S 4.155 Secure configuration of Novell eDirectory

Initiation responsibility: Head of IT, IT Security Officer

Implementation responsibility: Administrator

Any number of modules for adding functionality not normally available in a pure directory service may be added to the configuration of eDirectory. This includes the following:

• the LDAP server module, which allows LDAP clients to access user information,
• the iMonitor tool, which allows administrative access using a web browser,
• the SLP module (Service Location Protocol), which administrates service URLs and incorporates these into resource management,
• the ConsoleOne as administration platform of the eDirectory,
• the certificate server, which is always installed in the eDirectory tree during the initial installation of an eDirectory server,
• any additional modules used such as the module for supporting groupwise.

This results in a bundle of configuration tasks that is additionally complemented by the following topics:

• configuration of the directory tree hierarchy,
• configuration of the object access rights,
• configuration of the inheritance filters,
• configuration of the security equivalences between individual objects and/or object classes,
• configuration of the administration roles,
• configuration of the delegation of administrative tasks,
• configuration of the users and user groups,
• distribution of the key management objects (KMOs),
• configuration of the client access to the eDirectory,
• configuration of the partitions of the eDirectory directory database,
• configuration of the replicas of the eDirectory directory database,
• configuration of the DirXML interface used for synchronisation with external directory services,
• configuration of the system monitors.

All these tasks apply to the eDirectory software. However, it must not be forgotten that it is also necessary to securely configure the underlying operating system, and especially the configurations of the server access, network connections, and file system.

Depending on the operational scenario and the range of functions offered by the eDirectory server, it will be necessary to examine which additional modules are needed to operate eDirectory and therefore should be installed. Unused modules should not be installed, because every module installed can cause security problems when configured incorrectly.

A corresponding security plan must be drawn up for every module activated. This plan must then be implemented by specifying suitable configuration parameters (see also S 2.238 Specification of security guidelines for Novell eDirectory).

eDirectory offers broad capabilities for configuring the user access for the individual user accounts created in the directory. In addition to the individual configuration of individual user accounts, templates may also be used in order to provide numerous user accounts with identical configurations. The existing options include, amongst others:

• a limitation of the times when it is possible to log in to the user account,
• a limitation of the IP addresses login can be performed from,
• a limitation of the number of simultaneous logins to a user account,
• requirements for the password length and the period of validity of passwords.

Figure: Alfons features

Moreover, it is possible to directly disable user accounts or to have user accounts disabled automatically after a certain period.

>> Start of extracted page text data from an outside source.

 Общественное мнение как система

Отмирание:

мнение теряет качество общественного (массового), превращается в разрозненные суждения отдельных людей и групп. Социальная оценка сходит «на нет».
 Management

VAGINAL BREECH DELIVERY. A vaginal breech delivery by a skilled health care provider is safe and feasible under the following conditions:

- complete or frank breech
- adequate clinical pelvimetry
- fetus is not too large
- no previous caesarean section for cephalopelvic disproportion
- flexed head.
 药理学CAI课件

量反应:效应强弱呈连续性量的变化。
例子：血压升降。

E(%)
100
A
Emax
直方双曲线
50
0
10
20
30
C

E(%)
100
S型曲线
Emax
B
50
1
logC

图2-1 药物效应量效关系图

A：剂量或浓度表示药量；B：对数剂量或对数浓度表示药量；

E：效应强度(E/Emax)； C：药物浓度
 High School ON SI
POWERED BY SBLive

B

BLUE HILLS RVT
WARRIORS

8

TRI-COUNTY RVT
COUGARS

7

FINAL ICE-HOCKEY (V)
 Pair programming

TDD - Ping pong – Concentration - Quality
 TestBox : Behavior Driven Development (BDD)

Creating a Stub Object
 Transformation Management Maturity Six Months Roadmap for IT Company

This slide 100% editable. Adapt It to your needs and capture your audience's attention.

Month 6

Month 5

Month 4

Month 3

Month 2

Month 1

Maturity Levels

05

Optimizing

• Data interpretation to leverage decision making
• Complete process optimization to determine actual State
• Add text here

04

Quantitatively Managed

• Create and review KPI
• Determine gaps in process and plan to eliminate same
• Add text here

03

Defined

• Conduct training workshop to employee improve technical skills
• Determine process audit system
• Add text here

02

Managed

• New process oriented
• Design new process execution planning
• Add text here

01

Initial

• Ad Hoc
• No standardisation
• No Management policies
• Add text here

The security of an eDirectory system also depends on the security of the client software used to access it. For this reason, the client computers and client programs also must be included in the planning of a secure eDirectory system configuration. Recommendations on this subject can be found in S 4.156 Secure configuration of the Novell eDirectory client software. Special safeguards must be implemented for administrative accesses to the eDirectory.

In general, an eDirectory system will not only consist of just one eDirectory server, but will instead consist of a cluster of servers (see also S 2.236 Planning the use of Novell eDirectory). In this case, the directory database can be distributed between the various servers in the form of individual partitions. Furthermore, the individual servers can mutually replicate the directory databases. Since this means there are several copies of a database partition available on different servers, it is possible to distribute the load. The servers will need to exchange information on all changes in this case to ensure the copies of the directories are up to date at all times. It is therefore necessary to draw up a replication concept. The following aspects, amongst other things, must be taken into account in doing so:

• Which server contains the master replica of an eDirectory partition?
• Which types of replication will be configured?
• Which servers should retain replicas of the eDirectory directory?
• Which eDirectory directory information must be replicated (definition of the filters)?
• Should changes to replicas of the directory be allowed and should such changes be transferred to the original (definition as type read/write or as read-only)?

Since a system is generally subject to constant change during ongoing operations, it is also necessary to permanently monitor the security and reconfigure it when necessary. More information can be found in S 4.159 Secure operation of Novell eDirectory.

Review questions:

• Are all eDirectory modules configured for the role they will assume?
• Have special protective safeguards been implemented for the administrative accesses to the eDirectory?